**Work request**
Retype each record below word for word. Leave the pictures out.

Stored items:

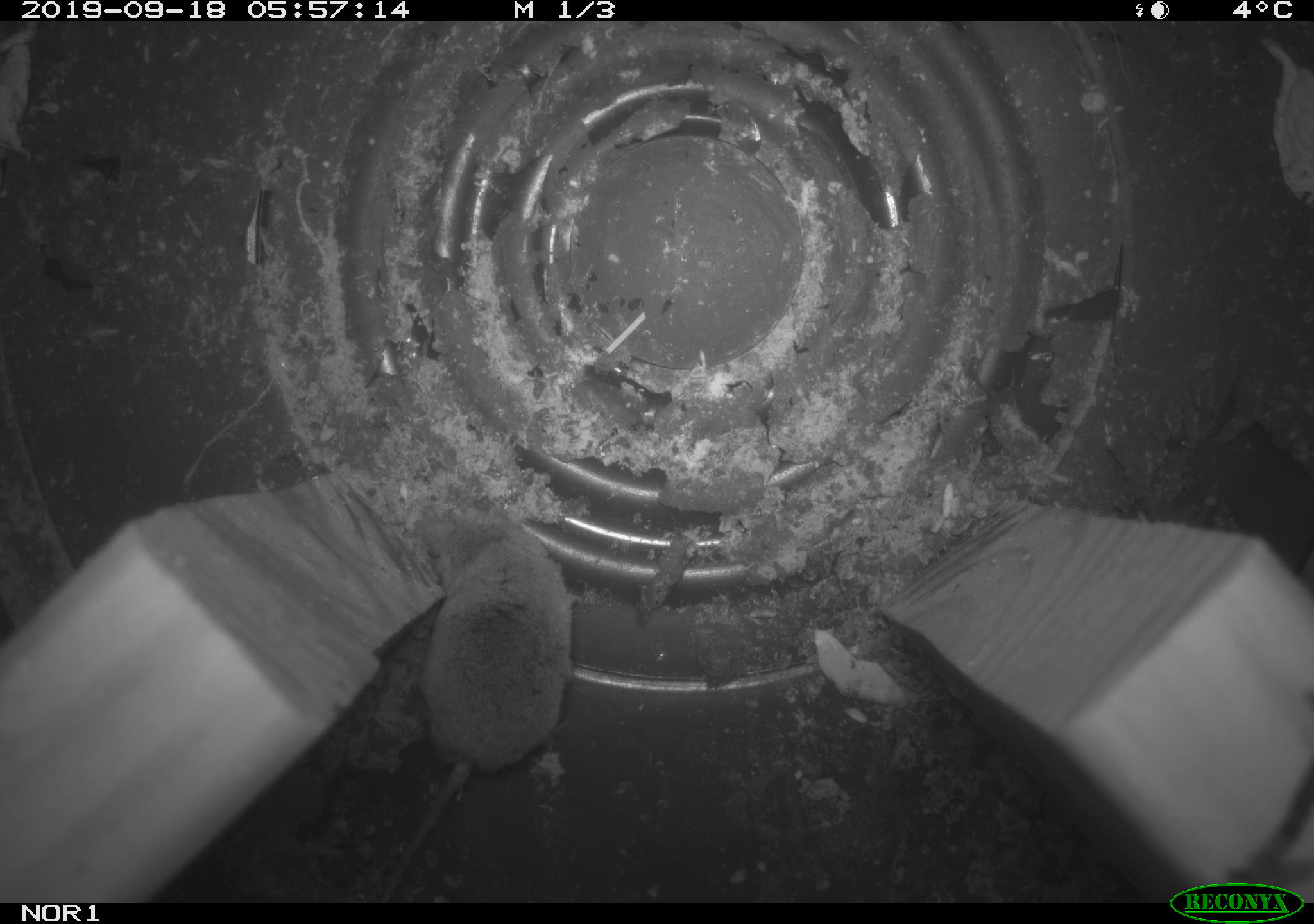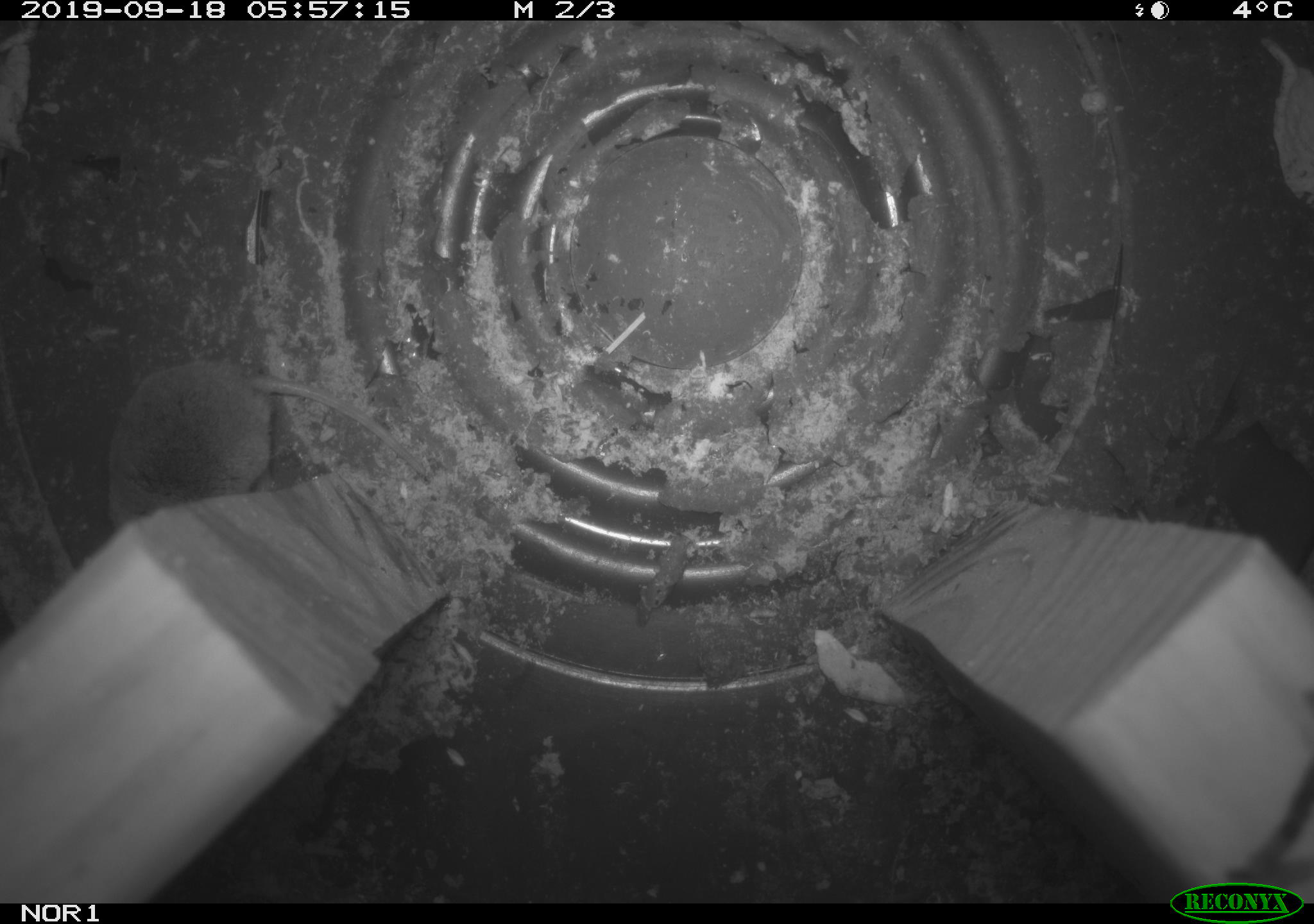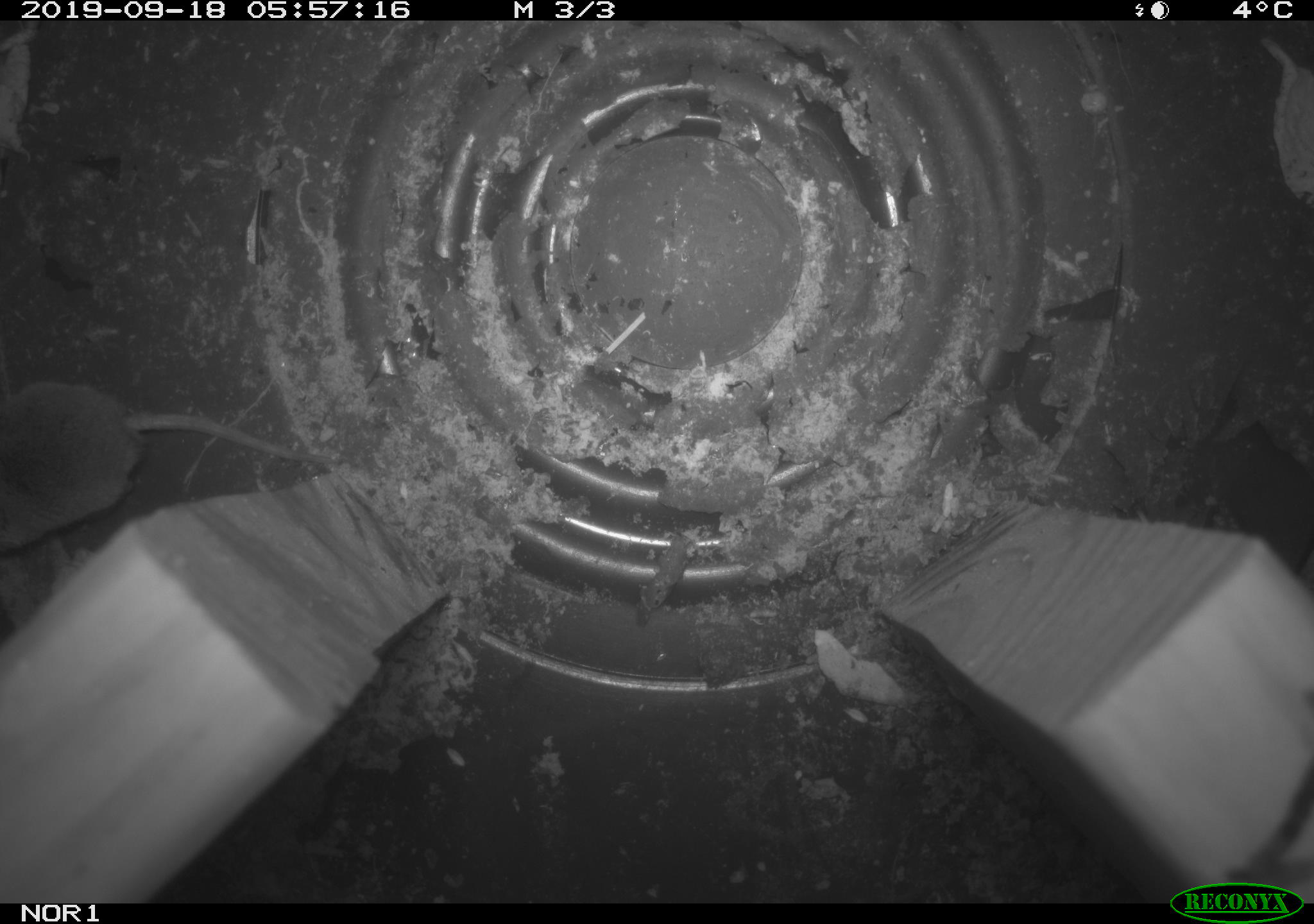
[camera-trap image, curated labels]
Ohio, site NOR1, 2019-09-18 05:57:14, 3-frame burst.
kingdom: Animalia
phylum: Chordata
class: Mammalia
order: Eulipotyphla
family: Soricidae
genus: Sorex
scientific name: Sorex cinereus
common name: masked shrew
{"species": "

**Written reply**
[camera-trap image, curated labels]
Ohio, site NOR1, 2019-09-18 05:57:14, 3-frame burst.
kingdom: Animalia
phylum: Chordata
class: Mammalia
order: Eulipotyphla
family: Soricidae
genus: Sorex
scientific name: Sorex cinereus
common name: masked shrew
{"species": "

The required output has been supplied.